Accomplish'd when, with direful force,
By her own strength the city falls;
When foes no more her might resistless feel,
But Roman bosoms bleed by Roman steel.
O! worse than wolves, or lions fierce,
Who ne'er, like you, assault their kind!
By what wild phrenzy would ye pierce
Each other's breast in fury blind?—
Silent and pale, ye stand with conscious sighs,
Your struck soul louring in your down-cast eyes!

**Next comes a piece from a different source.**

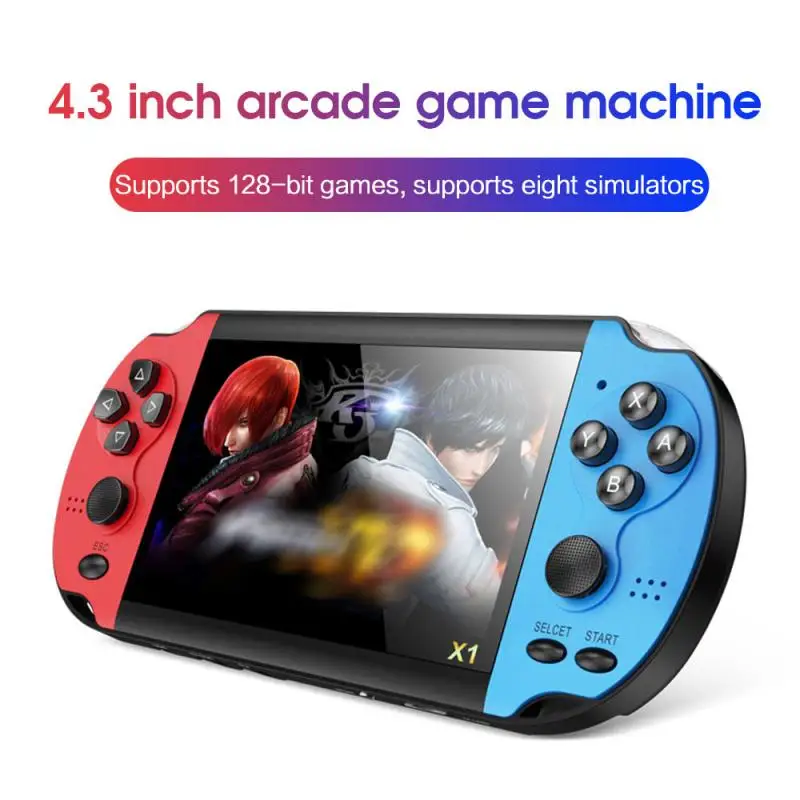 

X1 4.3-inch Handheld Game Console Built-in 10000 Games Video Game Consoles Classic Dual-Shake Game Console 8G Support TV Video
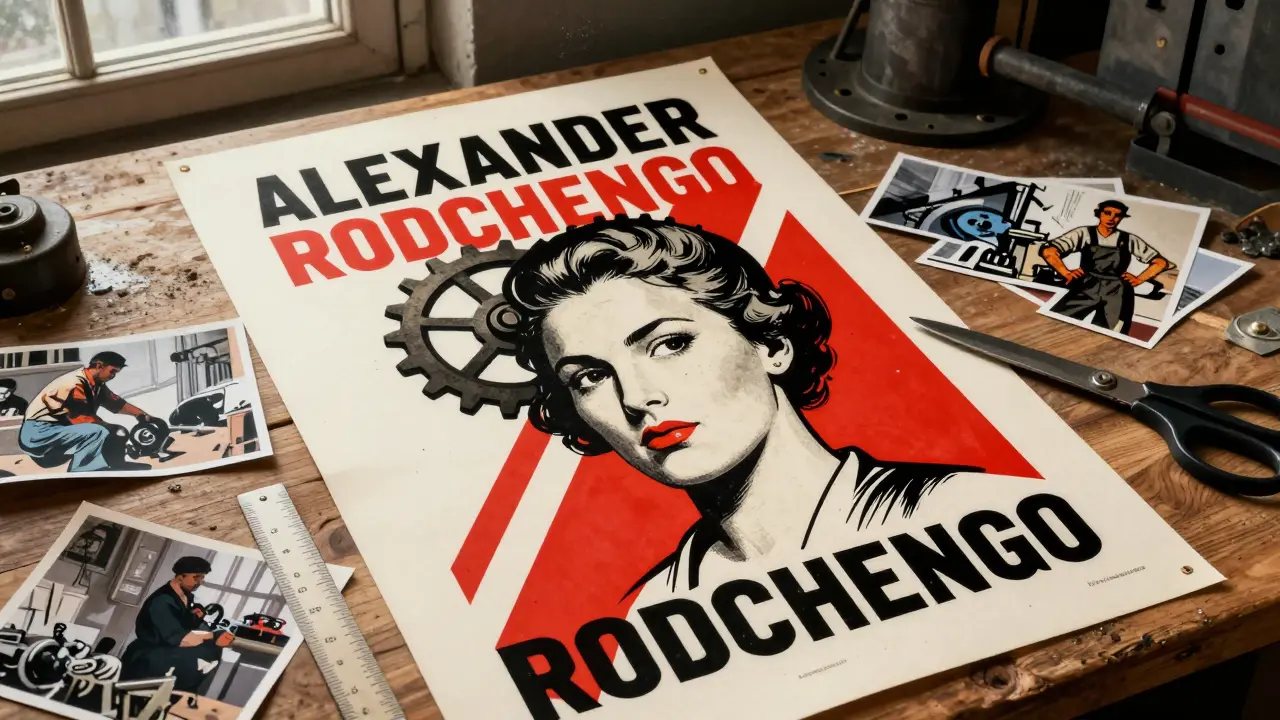 Rodchenko creating a revolutionary poster with geometric typography and photomontage on a wooden table.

The blood our rising walls that stain'd,
Shed by the ruthless fratricide,
High Heaven's avenging power ordain'd
Should spread the rage of discord wide,
Bid kindred blood in dread profusion flow
Thro' darken'd years of expiatory woe.
 

Romulus, who killed his brother Remus, for ridiculing his wall by leaping over it.